TV Club

Men, Women, and Volvos

Adriana’s wise mama taught her that you can tell a lot about a man by the way he treats a woman. Now, let’s see … Ralphie asks his new girlfriend Valentina to drip molten wax on his cojones and take a cheese grater to his John Thomas. What does this tell us about Ralphie? Jodi asks us how we understand him. Dr. Melfi can’t wait to give her diagnosis. She even extends Tony’s hour into the next patient’s session so she can offer a didactic explanation involving masochism and paraphilia. Her explanation is not entirely satisfying to Tony, who is a bit mystified by this and wants to know if Ralphie can actually have sex with Valentina without having “penisary contact” with her “volvo.”

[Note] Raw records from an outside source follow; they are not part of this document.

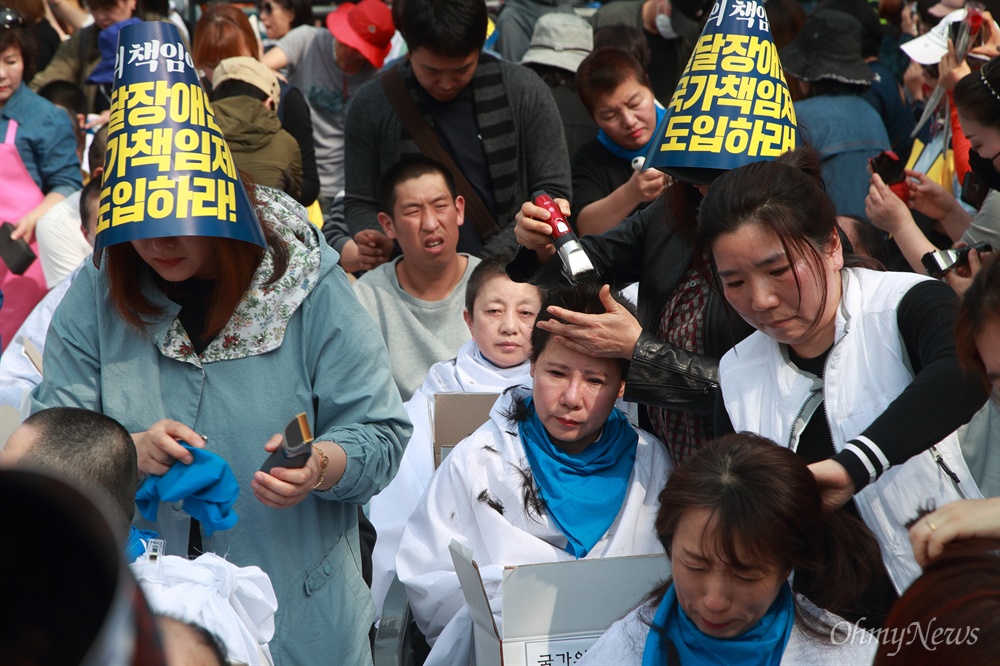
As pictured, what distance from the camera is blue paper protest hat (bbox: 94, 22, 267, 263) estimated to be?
7.57 ft

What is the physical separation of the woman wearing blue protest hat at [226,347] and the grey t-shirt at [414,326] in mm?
1619

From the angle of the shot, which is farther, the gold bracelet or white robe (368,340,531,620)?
white robe (368,340,531,620)

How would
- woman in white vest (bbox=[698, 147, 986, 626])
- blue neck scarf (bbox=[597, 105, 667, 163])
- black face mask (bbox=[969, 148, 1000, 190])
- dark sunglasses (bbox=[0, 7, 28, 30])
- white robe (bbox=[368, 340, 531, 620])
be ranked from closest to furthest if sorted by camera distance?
woman in white vest (bbox=[698, 147, 986, 626]) < black face mask (bbox=[969, 148, 1000, 190]) < white robe (bbox=[368, 340, 531, 620]) < blue neck scarf (bbox=[597, 105, 667, 163]) < dark sunglasses (bbox=[0, 7, 28, 30])

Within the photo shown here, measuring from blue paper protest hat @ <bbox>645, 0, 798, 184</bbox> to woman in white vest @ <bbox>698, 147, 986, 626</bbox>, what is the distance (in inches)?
14.1

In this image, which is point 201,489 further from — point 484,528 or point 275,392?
point 484,528

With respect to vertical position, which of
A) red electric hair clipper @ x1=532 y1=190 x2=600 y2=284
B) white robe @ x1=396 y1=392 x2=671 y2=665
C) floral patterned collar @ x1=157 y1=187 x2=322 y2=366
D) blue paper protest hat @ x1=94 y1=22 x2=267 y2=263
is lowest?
white robe @ x1=396 y1=392 x2=671 y2=665

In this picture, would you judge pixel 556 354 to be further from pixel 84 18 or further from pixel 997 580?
pixel 84 18

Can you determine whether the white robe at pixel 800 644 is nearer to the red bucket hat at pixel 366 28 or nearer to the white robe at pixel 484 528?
the white robe at pixel 484 528

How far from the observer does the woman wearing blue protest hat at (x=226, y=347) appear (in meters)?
2.36

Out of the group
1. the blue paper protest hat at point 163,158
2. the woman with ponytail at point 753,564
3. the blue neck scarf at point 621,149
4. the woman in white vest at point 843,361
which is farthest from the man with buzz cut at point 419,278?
the woman with ponytail at point 753,564

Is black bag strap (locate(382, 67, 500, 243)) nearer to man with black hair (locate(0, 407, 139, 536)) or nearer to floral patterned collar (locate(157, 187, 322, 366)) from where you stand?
floral patterned collar (locate(157, 187, 322, 366))

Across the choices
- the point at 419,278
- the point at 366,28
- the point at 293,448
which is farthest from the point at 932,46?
the point at 293,448

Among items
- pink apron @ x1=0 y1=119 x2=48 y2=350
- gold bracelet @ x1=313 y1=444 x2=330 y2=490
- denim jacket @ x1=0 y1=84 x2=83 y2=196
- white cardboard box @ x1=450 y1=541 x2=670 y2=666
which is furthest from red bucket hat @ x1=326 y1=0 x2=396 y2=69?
white cardboard box @ x1=450 y1=541 x2=670 y2=666

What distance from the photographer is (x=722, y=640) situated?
1.98 metres
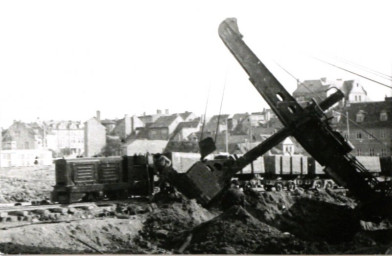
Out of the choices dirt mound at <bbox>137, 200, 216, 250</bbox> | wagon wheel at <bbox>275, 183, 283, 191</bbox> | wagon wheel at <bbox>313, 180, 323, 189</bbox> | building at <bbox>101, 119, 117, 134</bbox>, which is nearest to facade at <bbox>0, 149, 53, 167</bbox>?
wagon wheel at <bbox>275, 183, 283, 191</bbox>

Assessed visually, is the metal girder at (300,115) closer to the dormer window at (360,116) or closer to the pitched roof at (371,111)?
the pitched roof at (371,111)

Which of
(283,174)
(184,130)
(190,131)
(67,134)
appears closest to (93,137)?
(184,130)

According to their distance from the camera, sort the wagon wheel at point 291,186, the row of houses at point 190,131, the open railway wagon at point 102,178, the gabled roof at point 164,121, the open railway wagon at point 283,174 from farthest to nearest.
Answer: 1. the gabled roof at point 164,121
2. the row of houses at point 190,131
3. the wagon wheel at point 291,186
4. the open railway wagon at point 283,174
5. the open railway wagon at point 102,178

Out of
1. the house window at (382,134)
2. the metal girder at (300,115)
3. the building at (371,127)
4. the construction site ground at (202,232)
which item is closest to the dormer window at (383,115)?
the building at (371,127)

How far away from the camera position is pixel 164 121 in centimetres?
6900

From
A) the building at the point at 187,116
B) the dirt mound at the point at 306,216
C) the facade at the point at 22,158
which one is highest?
the building at the point at 187,116

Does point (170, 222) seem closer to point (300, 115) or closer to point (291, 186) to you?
point (300, 115)

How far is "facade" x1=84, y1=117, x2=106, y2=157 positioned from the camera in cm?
5403

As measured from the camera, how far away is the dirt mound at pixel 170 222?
11.1 metres

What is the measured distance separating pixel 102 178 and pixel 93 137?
41.0 m

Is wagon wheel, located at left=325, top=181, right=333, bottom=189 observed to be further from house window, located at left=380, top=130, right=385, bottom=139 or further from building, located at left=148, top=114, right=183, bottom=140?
building, located at left=148, top=114, right=183, bottom=140

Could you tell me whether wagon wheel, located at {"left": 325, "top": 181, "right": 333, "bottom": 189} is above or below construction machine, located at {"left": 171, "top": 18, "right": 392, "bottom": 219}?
below

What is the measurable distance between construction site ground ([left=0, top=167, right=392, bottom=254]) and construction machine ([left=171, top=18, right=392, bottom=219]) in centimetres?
95

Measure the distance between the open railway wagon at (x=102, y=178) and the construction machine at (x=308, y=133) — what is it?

To say Ralphie is a masochist oversimplifies his diagnostic picture. Throughout the series, there have been suggestions that Ralphie is a homophobe who cannot tolerate his own homoerotic desire, which deeply threatens his sense of himself as a man. Remember that he beat Tracy to a pulp because she challenged his masculinity. Her insult followed on his comment that he wouldn’t kiss her because he didn’t know where her mouth had been (referring to fellatio with other men). Janice really holds the key to Ralphie’s dynamics. She is willing to compromise her Martin Luther-like moral code to kiss and tell when Tony coughs up $3,000. She explains that Ralphie liked for her to wear a strap-on and make him her “bitch.” This bit of news relieves Tony because he no longer worries that his joystick has been harbored by the same receptacle as Ralphie’s. Now he can make love with Valentina without worrying that his masculinity is compromised in any way. His comment about already having taken Ralph’s horse was merely a token nod to the so-called honor among thieves. Ralphie definitely has a paraphilia, but it goes beyond masochism into a realm where the activities that excite him involve his identification with women as the passive partner in the act and a secret gratification of homosexual longings. To tolerate this form of gratification, punishment and pain must be part of the mix.

Tony can’t abide Zellman’s dalliance with Irina for reasons similar to those regarding Ralphie and Valentina. The intimacy inherent in both men having the same woman is deeply distressing to him, and his beating of Zellman is more than just jealousy. It’s an assertion of his masculine superiority in the face of barely conscious homosexual implications.

To answer Jodi’s question about Carmela’s attraction to Furio, I would suggest that Father Phil was just as sleazy and corrupt as Tony in his own way, so that we should not use Father Phil as an example of a man who is fundamentally different than Tony. Furio also appears to be more sympathetic and a better listener than Tony, but Carmela must know that he is capable of violence in the same way as Tony. She likes that about him, just as she likes Tony’s capacity for violence. Why is Furio drawn to Carmela? Because she’s the don’s wife. This is the oldest story in the book. Freud wrote about it in Totem and Taboo. The sons overthrow the fathers to get the power and the women they want (Oedipus anyone?). The stage is set for a power struggle when Furio’s uncle tells him in Naples that the only way to ge the boss’s wife is to whack the boss.

Finally, amid all the bad examples of how men treat women, we see one shining star in our midst. Paulie cares for his mother so much that he is willing to break the principal’s arm to make sure she is not excluded by the elitist snobs in the retirement center. Like Oedipus, Paulie wants a girl just like the girl that married dear old dad.